Nonetheless, Valsaraj says the concept of entrepreneurism is spreading throughout LSU’s faculty and researchers (see graphic, page 30). “A lot of faculty are now interested in that activity, and that is very positive,” he says. “The atmosphere at LSU has changed dramatically over the past few years to make sure that faculty knows that entrepreneurialism and economic development is a major part of what we do here.”
When it comes to pursuing a patent upon which to build a business, considerations and best practices for navigating the process are unique for every inventor. Factors like financial resources, business goals and the function of the product or invention largely determine the best path to patentability.
“The challenge sometimes is the nature of the patent process—that you will publish for all of the world to see what your invention is,” explains Warner Delaune, a registered patent attorney with Baker, Donelson, Bearman, Caldwell & Berkowitz.

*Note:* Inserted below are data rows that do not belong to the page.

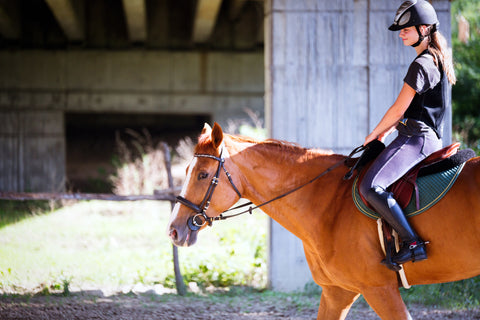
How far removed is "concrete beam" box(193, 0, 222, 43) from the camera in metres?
11.4

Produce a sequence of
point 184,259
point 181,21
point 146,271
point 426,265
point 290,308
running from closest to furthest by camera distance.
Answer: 1. point 426,265
2. point 290,308
3. point 146,271
4. point 184,259
5. point 181,21

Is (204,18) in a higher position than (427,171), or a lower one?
higher

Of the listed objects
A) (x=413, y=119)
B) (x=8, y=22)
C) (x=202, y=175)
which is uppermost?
(x=8, y=22)

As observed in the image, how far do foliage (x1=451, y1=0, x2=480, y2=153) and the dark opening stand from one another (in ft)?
31.1

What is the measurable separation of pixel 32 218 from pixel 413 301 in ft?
25.0

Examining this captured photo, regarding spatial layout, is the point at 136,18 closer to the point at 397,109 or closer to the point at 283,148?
the point at 283,148

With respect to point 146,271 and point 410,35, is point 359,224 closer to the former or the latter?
point 410,35

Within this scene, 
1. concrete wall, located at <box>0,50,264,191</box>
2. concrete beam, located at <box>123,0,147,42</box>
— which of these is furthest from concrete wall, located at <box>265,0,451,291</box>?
concrete wall, located at <box>0,50,264,191</box>

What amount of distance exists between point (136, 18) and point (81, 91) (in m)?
3.80

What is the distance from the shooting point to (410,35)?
3738 mm

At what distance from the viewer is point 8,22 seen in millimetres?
12930

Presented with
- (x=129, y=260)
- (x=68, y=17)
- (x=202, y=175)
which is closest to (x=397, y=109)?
(x=202, y=175)

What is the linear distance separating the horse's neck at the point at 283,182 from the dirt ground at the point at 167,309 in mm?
2459

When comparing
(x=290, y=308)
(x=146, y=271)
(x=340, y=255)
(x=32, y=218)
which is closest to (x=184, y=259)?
(x=146, y=271)
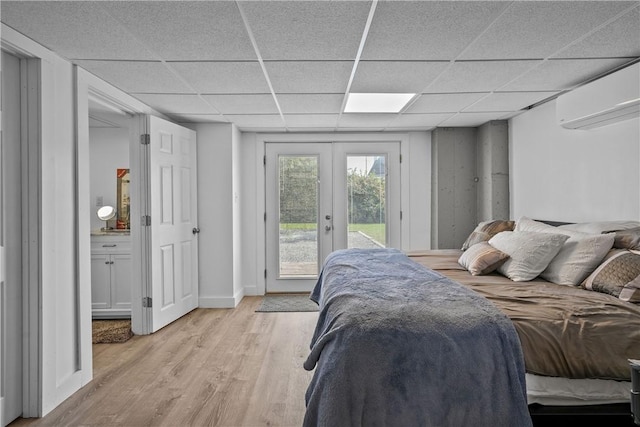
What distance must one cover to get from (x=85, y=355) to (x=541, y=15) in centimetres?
339

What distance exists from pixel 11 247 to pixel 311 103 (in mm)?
2504

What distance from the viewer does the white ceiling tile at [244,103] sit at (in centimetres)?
346

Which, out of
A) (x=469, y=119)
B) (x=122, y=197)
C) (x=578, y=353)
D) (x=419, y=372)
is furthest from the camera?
(x=122, y=197)

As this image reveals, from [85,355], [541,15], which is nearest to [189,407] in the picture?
[85,355]

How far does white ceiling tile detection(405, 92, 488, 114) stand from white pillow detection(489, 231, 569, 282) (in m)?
1.37

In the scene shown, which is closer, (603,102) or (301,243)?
(603,102)

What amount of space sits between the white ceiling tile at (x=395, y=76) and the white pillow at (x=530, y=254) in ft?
4.30

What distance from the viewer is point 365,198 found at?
5.28 metres

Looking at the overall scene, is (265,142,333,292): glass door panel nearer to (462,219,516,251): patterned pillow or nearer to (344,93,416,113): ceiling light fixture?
(344,93,416,113): ceiling light fixture

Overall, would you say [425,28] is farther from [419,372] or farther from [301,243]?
[301,243]

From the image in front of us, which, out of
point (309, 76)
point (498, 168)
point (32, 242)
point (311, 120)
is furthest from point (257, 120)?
point (498, 168)

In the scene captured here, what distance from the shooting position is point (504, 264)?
2736 millimetres

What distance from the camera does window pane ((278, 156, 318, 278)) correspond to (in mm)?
5273

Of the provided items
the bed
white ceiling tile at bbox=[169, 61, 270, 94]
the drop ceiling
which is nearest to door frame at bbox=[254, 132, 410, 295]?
the drop ceiling
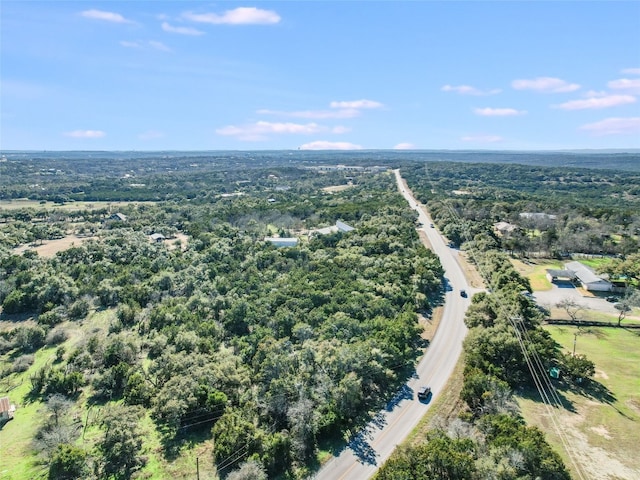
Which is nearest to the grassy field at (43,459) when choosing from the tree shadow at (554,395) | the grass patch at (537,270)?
the tree shadow at (554,395)

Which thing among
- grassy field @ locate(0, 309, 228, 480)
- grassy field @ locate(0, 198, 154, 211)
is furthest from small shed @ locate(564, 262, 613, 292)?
grassy field @ locate(0, 198, 154, 211)

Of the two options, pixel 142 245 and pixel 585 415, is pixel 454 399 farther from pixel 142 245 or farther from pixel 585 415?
pixel 142 245

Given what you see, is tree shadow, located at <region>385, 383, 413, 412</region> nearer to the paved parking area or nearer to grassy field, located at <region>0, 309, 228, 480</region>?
grassy field, located at <region>0, 309, 228, 480</region>

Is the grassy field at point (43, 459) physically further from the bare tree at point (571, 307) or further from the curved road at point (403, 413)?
the bare tree at point (571, 307)

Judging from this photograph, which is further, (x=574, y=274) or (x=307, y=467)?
(x=574, y=274)

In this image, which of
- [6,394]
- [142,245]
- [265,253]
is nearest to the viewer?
[6,394]

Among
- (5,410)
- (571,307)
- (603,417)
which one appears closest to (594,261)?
(571,307)

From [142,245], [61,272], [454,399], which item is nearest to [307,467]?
[454,399]
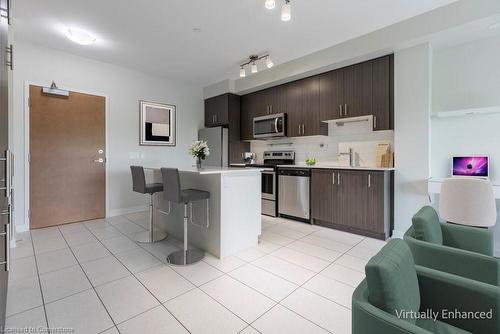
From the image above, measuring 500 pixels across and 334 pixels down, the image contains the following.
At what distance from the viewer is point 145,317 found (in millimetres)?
1637

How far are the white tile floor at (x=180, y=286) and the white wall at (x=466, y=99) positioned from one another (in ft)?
5.13

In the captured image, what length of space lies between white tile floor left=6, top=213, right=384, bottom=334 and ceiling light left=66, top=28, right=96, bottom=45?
2.66 metres

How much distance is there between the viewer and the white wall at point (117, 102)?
343cm

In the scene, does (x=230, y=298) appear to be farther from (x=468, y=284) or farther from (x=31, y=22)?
(x=31, y=22)

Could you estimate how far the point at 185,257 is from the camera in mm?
2523

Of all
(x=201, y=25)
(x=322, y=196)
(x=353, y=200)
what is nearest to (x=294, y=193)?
(x=322, y=196)

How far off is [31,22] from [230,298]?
12.9 feet

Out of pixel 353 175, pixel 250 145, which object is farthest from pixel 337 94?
pixel 250 145

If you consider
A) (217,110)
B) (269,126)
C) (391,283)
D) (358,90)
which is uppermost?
(217,110)

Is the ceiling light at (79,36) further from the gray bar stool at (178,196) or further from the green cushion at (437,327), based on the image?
the green cushion at (437,327)

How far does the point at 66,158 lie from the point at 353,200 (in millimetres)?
→ 4483

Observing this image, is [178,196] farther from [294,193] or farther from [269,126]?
[269,126]

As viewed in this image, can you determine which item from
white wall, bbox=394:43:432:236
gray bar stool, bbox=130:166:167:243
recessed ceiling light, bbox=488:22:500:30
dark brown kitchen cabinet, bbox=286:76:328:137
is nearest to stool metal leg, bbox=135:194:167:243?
gray bar stool, bbox=130:166:167:243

A patent requires the disclosure of an invention, setting forth very specific claims with protection for 20 years. On the other hand, a trade secret allows an inventor to keep their invention confidential—and the protection can last in perpetuity. Both have their benefits and drawbacks.

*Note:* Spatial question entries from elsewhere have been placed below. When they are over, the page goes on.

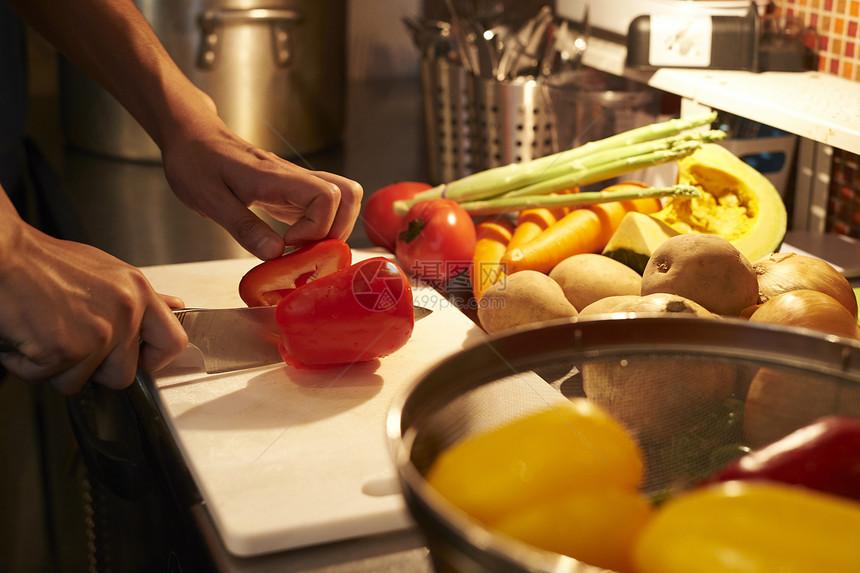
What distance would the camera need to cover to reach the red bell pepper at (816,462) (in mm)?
355

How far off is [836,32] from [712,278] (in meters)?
0.74

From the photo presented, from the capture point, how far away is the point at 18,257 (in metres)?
0.65

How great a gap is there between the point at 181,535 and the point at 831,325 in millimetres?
579

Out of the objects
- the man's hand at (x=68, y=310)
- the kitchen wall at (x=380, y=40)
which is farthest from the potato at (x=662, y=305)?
the kitchen wall at (x=380, y=40)

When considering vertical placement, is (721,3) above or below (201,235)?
above

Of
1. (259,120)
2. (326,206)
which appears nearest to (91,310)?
(326,206)

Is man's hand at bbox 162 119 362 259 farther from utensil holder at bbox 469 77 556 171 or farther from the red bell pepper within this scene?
the red bell pepper

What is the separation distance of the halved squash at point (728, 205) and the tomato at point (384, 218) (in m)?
0.40

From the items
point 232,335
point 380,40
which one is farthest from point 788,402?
point 380,40

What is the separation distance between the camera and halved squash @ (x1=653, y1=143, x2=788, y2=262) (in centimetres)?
104

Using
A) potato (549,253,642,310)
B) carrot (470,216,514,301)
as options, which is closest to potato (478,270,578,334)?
potato (549,253,642,310)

“One of the benefits of a patent and a drawback of a trade secret is independent creation,” Ricci explains. “If I have a patent and someone independently comes up with my idea and starts making and selling it, if I have a patent before they do that, I can go after them for infringement. But if it is a trade secret and someone independently comes up with it, as long as they did not come up with that information through a misappropriation of my trade secrets, then I have no recourse against them.”
Large corporations and universities have the benefit of in-house counsel to navigate the complex and expensive patent system at no cost to the individual researcher.

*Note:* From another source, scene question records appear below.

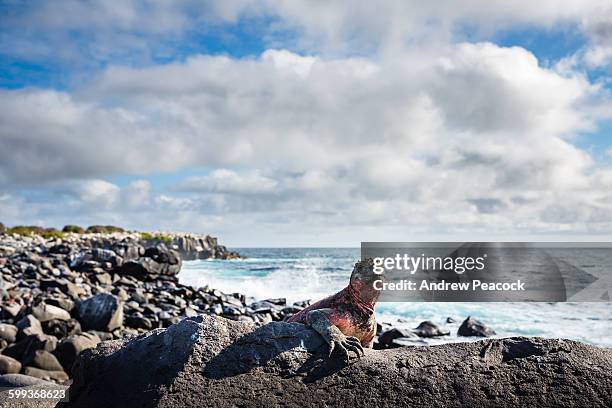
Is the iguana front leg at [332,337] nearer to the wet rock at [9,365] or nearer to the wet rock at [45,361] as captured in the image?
the wet rock at [45,361]

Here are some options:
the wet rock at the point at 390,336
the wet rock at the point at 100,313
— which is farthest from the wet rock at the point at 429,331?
the wet rock at the point at 100,313

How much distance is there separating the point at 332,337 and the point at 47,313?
9735 millimetres

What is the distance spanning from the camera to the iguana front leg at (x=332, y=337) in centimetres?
422

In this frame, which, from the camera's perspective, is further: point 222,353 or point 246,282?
point 246,282

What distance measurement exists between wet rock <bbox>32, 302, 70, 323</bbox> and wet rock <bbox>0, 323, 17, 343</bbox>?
45.9 inches

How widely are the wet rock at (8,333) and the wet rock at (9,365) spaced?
4.24ft

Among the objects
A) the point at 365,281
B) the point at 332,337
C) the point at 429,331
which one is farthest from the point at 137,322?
the point at 332,337

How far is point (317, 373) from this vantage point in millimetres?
4098

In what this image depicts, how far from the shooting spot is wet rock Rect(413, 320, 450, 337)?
601 inches

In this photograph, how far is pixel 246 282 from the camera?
34.8 m

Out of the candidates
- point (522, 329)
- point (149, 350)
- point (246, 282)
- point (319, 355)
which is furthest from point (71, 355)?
point (246, 282)

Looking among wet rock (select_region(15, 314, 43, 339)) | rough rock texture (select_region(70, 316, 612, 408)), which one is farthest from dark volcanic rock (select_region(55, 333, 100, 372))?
rough rock texture (select_region(70, 316, 612, 408))

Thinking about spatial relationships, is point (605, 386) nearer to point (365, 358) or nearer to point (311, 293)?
point (365, 358)

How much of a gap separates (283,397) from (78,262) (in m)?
22.5
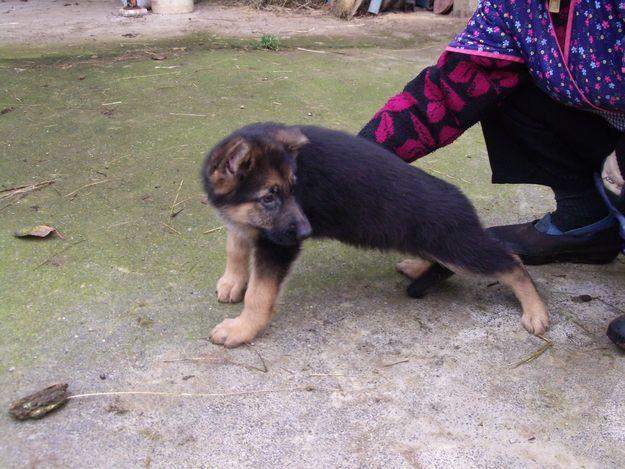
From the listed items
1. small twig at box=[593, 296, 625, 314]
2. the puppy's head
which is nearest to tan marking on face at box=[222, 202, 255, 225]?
the puppy's head

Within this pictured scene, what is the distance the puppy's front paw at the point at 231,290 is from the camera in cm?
296

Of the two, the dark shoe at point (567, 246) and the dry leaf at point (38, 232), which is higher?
the dark shoe at point (567, 246)

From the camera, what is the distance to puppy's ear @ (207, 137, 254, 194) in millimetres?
2596

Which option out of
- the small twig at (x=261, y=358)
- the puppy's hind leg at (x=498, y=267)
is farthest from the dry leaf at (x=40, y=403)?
the puppy's hind leg at (x=498, y=267)

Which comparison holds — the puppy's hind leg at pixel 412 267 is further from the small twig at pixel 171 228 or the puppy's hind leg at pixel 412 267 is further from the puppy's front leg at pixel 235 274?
the small twig at pixel 171 228

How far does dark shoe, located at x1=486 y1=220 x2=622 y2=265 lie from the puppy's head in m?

“One of the main advantages, whether you work for a corporation or a university and you are interested in patenting, [is] at both of those places you have structure already in place that can help you through maze of paperwork before you can get a patent,” says Valsaraj, who holds two patents of his own. “Even with that, I would say corporations are probably a lot easier to do things with, or through.”
And then there’s the lone entrepreneur who has little more than an idea and is faced with the decision of either trying to obtain the protection of a patent, or roll the dice and move forward without one. Ricci advises entrepreneurs in this situation to seriously evaluate the specifics of their idea and develop a strong patent strategy from the outset.
“Not everything can be patented, nor should a company or inventor attempt to patent every innovation,” he says, adding he advises entrepreneurs to ask themselves if they simply want a patent or if they truly need one. “Objectively evaluate your situation and how your invention would impact your business.”
Even once a patent is secured, tough decisions and high expenses remain. A primary consideration is the ongoing responsibility of protecting the patent, in addition to thousands of dollars in maintenance and other fees that are due incrementally throughout the life of the patent.
While pursuing a patent is a gamble in itself due to the uncertain return on the investment of time and money the process requires, the rights granted to entrepreneurs through a strong patent contain the security on which they can build a successful business. Research, capital, trust and—perhaps above all, patience—are all needed to make it through the complex process.